Monday, June 04, 2007

SOLiD-ifying the next generation of sequencing

ABI announced today that it has has started delivering its SOLiD next generation sequencing instruments to early access customers and will take orders from other customers (anyone want to spot me $600K?). SOLiD uses the ligation sequencing scheme developed by George Church and colleagues.

Like most of the current crop of next generation sequencers (that is, those which might see action in the next couple of years), SOLiD utilizes the clonal amplification of DNA on beads.

One interesting twist of the SOLiD system is that every nucleotide is read twice. This should guarantee very high accuracy. Every DNA molecule on a given bead should have exactly the same sequence, but by having such redundancy one can reduce the amount of DNA on each bead -- meaning the beads can be very small.

Bio-IT World has a writeup on next generation sequencing that focuses on SOLiD (free!). They actually cover the wet side a surprising amount for an IT-focused mag, and even have photos of the development instrument. An interesting issue that the article brings up is that each SOLiD run is expected to generate one terabyte of image data. The SOLiD sequencer will come with a 10X dual core Linux cluster sporting 15 terabytes of storage. This is a major cost component of the instrument -- though it is worth noting that the IT side will be on the same spectacular performance/cost curve as the rest of the computer industry -- it's pointed out that 5 years ago such a cluster would be one of the 500 most power supercomputers in the world; in a handful of years I'll probably be requisitioning laptop with similar power.

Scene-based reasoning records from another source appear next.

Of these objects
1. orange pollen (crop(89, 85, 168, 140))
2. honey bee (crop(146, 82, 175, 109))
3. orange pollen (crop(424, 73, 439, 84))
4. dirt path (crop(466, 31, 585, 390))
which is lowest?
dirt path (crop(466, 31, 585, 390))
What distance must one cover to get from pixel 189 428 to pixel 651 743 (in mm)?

That still is a lot of data per run, and in contrast the top-line 454 FLX generates only 13 gigabytes of images per run - so there still is an opportunity to develop a 454 trace viewer that runs on a video iPod! A side-effect of this deluge of image data is that ABI is expecting that users will not routinely archive their raw images, but instead let ABI's software digest them to reads and only save the reads. That's an audacious plan, as with the other sequencers and with fluorescent sequencing before that archiving was pretty standard -- at Millennium we had huge amounts of space devoted to raw traces & NCBI and the EBI have enormous trace archives also. The general reason for archiving the traces is that better software might show up later to read the traces better. SOLiD customers will be faced with either ditching that opportunity or paying through the nose for tape backup of each run.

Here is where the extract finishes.